Kitabın yayımlanmasının Cumhuriyet’in 100. yılına denk gelmesi, kurgunun seyrini de değiştirmiş bir bakıma. Yazar Leyla Ruhan Okyay, kitabın ortaya çıkış hikâyesini bir söyleşide şöyle dile getiriyor:

Romanın ilk kurgusu köy kökenli yaşlı bir kadının hikâyesi çerçevesinde oluşacaktı. Sevgili editörüm Müren Beykan’ın önerisiyle Cumhuriyetimizin 100. yılı için bir kitap fikri gelişti. Ben de kahramanımın hikâyesini bu çerçevede işlemeye başladım. Cumhuriyetimizin kuruluş yılları sürecinde doğan Bennane’yi eğitim görebilmesi için köy enstitülerine gönderdim. O yıllardaki sosyal yapı, yaşam biçimi, Cumhuriyet’in kazanımları, aydınlanma süreciyse romanımı şekillendirdi.

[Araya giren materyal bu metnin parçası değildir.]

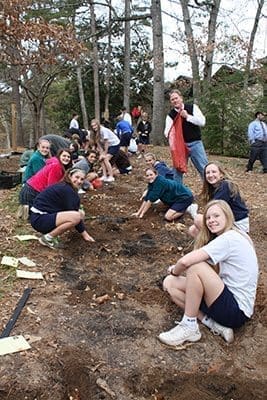 The eighth-grade class at St. Jude the Apostle School plants flower bulbs as part of the Daffodil Project on Dec. 19. The project aims to build a Holocaust memorial of 1.5 million daffodils around the world in memory of the 1.5 million children murdered during the Holocaust. They were planted between the rectory/church and the school along the path of the Stations of the Cross.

Editör yazar işbirliğiyle anlatı, köy kökenli bir kadının hikâyesi olmaktan sıyrılıp Cumhuriyet’in kuruluşundan bugünlere kat edilen yolu, kazanımlarını, dönüştürücü gücünü Köy Enstitüsü mezunu bir öğretmen üzerinden anlatıyor. İşin içine dönemin kültürel değerlerini, yaşam alışkanlıklarını, dönemin çocuk şarkılarını, marşlarını da katıyor. Kitap, biçim itibarıyla nehir söyleşileri andırdığı için çocukların ilgisini nesiller arası iletişimin önemine, kıymetine çekme, onları aile büyükleri ve etraflarında yaşayan yaşlı bireylerle sözlü tarih çalışmaları yapmaya teşvik etme potansiyeli de taşıyor.